Do you know where Hale O Lono is?

If you answered yes, you are probably a canoe paddler, a kayak paddler, a fisherman, or a sailer and have found refuge in that small, man-made harbor on the southwest corner of the island of Moloka`i.

Of course, Department of Land and Natural Resources and Molokai Ranch personnel know about Hale O Lono because the ranch, along with the Honolulu Construction and Dredging Company, have been leasing the property from the state for the past four decades.

As I learned from information provided to me by the Hawaii Boaters Political Action Association's Bill Mossman (the full text appears in this month's Hawaii Fishing News), the ranch and HC&D had originally built the harbor for shipping, primarily sand and rock from Moloka`i to O`ahu.

The original lease agreement with the Territory of Hawai`i, dated April 10, 1958, licensed them to construct and then maintain the harbor, breakwater, range lights, navigational aids, frontage site, wharf, and stockpiling area for a period of 40 years. They were also to provide access to the general public.

The state was to maintain control and supervision of the harbor and make all operational rules and regulations, and at the end of the lease, the property and all improvements would revert back to the state.

Last week, Hale O Lono was the subject of a senate hearing co-chaired by senators Randy Iwase and Malama Solomon. Under review was House Concurrent Resolution 103, which would "authorize the lease of both fast and submerged lands (there) for redevelopment, management and operation by a qualified private entity for recreational purposes."

As the Molokai Ranch is apparently the only "qualified private entity" interested in the harbor, Sen. Solomon directed her questioning to DLNR Chairman Mike Wilson, whose department has and will have the responsibility for looking out for the state's and the public's interest in such a lease.

After hearing testimony describing the harbor as needing repair and becoming a health hazard, she wanted to know why the DLNR had accepted the return of Hale O Lono from the ranch this year without ascertaining that it was in good condition, as stated in the conditions of lease imposed on the ranch 40 years ago.

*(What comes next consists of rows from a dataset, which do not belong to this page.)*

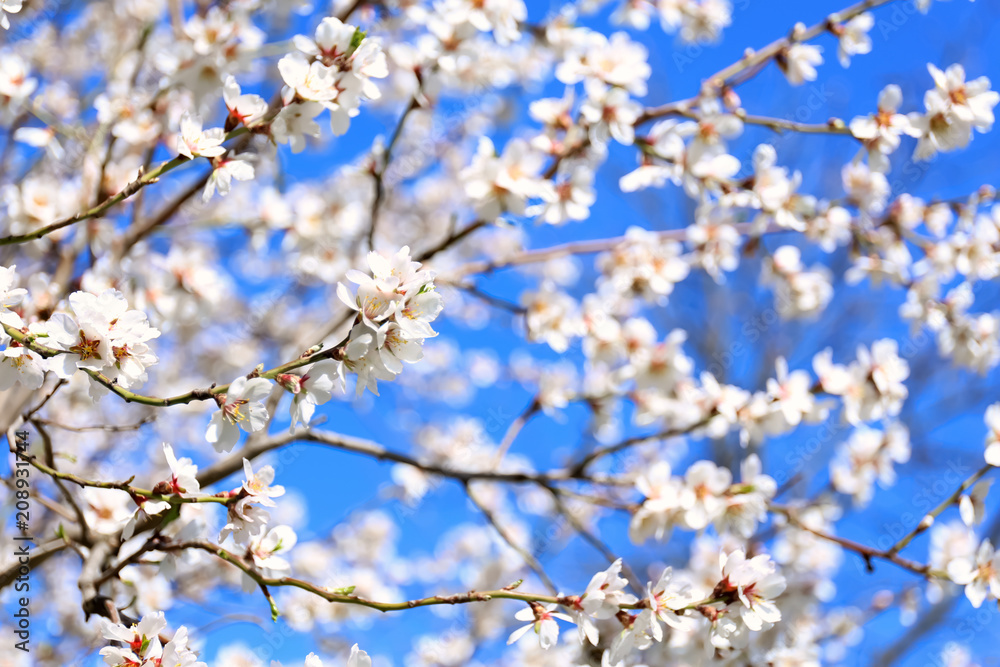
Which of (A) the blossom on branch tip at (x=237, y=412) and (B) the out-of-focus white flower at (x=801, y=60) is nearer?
(A) the blossom on branch tip at (x=237, y=412)

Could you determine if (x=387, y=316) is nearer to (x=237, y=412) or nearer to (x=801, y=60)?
(x=237, y=412)

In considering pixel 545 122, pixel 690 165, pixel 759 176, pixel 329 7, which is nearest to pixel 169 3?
pixel 329 7

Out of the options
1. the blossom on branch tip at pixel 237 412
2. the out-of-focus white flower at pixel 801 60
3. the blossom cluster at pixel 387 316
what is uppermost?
the out-of-focus white flower at pixel 801 60

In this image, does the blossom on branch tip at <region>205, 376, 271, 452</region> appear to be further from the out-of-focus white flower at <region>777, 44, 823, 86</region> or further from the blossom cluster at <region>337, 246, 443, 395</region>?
the out-of-focus white flower at <region>777, 44, 823, 86</region>

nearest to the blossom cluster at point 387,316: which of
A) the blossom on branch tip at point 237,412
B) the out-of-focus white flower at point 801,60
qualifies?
the blossom on branch tip at point 237,412

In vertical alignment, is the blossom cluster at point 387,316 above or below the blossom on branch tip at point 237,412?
above

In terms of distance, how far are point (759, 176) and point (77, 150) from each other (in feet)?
8.57

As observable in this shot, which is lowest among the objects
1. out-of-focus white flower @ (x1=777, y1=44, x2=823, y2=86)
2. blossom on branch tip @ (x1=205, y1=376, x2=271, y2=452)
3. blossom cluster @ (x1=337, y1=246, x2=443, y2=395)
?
blossom on branch tip @ (x1=205, y1=376, x2=271, y2=452)

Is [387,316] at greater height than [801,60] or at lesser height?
lesser

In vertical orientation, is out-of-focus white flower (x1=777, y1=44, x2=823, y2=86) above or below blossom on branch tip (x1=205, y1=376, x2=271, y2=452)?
above

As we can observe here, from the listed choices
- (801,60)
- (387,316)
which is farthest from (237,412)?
(801,60)

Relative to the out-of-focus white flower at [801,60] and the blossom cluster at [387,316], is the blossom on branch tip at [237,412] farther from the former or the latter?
the out-of-focus white flower at [801,60]

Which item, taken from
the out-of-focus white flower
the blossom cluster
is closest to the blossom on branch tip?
the blossom cluster

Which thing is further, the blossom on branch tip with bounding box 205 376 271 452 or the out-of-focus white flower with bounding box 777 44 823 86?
the out-of-focus white flower with bounding box 777 44 823 86
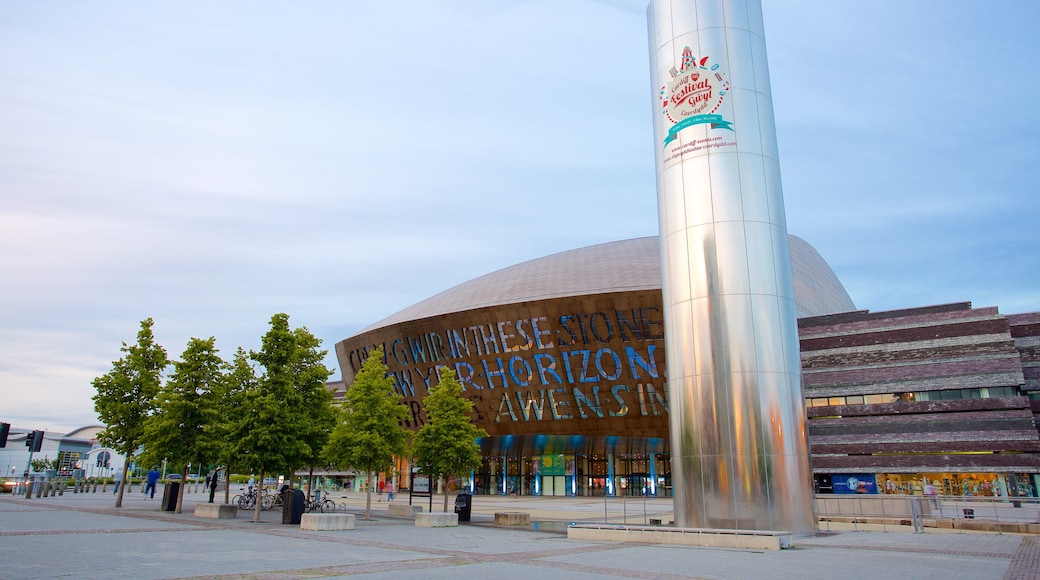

Wilson indicated that he was not sure, and that unfortunately there was no one in attendance from the Division of Boating and Ocean Recreation to help, but he would have an answer for her by the following day. Apparently he hadn't noticed Dave Parsons, DBOR's recent administrator, sitting quietly back in the third row.

Perhaps because of the strong wording added by the House Committee on Ocean Recreation and Marine Resources directing the DLNR to ensure that the terms and conditions of the previous lease were met - along with provisions for the new lease - the Joint Senate Committees voted to pass the resolution.

With a party of the original lease now the intended new tenant, it would seem logical to give the go-ahead for a new agreement, provided that the DLNR takes the necessary steps to protect the public's interest and access.

Given the state's current dismal economic picture, almost any private sector project that would promise to improve even one small portion of our maritime infrastructure would seem to be almost too much to hope for.

Quick - let the Molokai Ranch do it before it changes its mind.